**Work to complete:** Here are records with pictures in them. Copy all of them exactly and leave the pictures out.

======

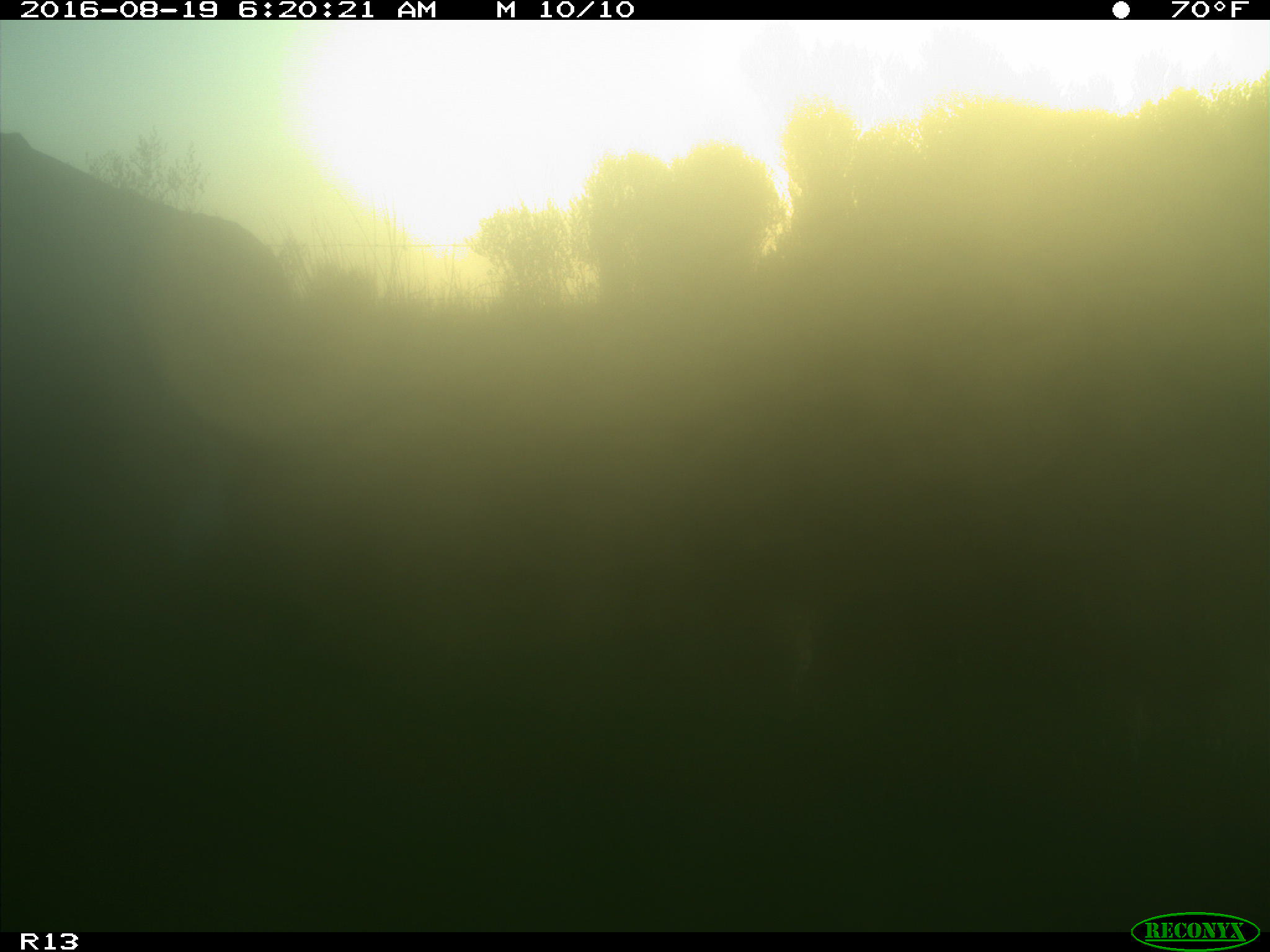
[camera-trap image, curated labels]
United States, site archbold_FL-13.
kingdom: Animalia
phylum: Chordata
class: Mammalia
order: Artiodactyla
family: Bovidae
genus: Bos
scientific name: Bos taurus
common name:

======

**Expected output:**
[camera-trap image, curated labels]
United States, site archbold_FL-13.
kingdom: Animalia
phylum: Chordata
class: Mammalia
order: Artiodactyla
family: Bovidae
genus: Bos
scientific name: Bos taurus
common name:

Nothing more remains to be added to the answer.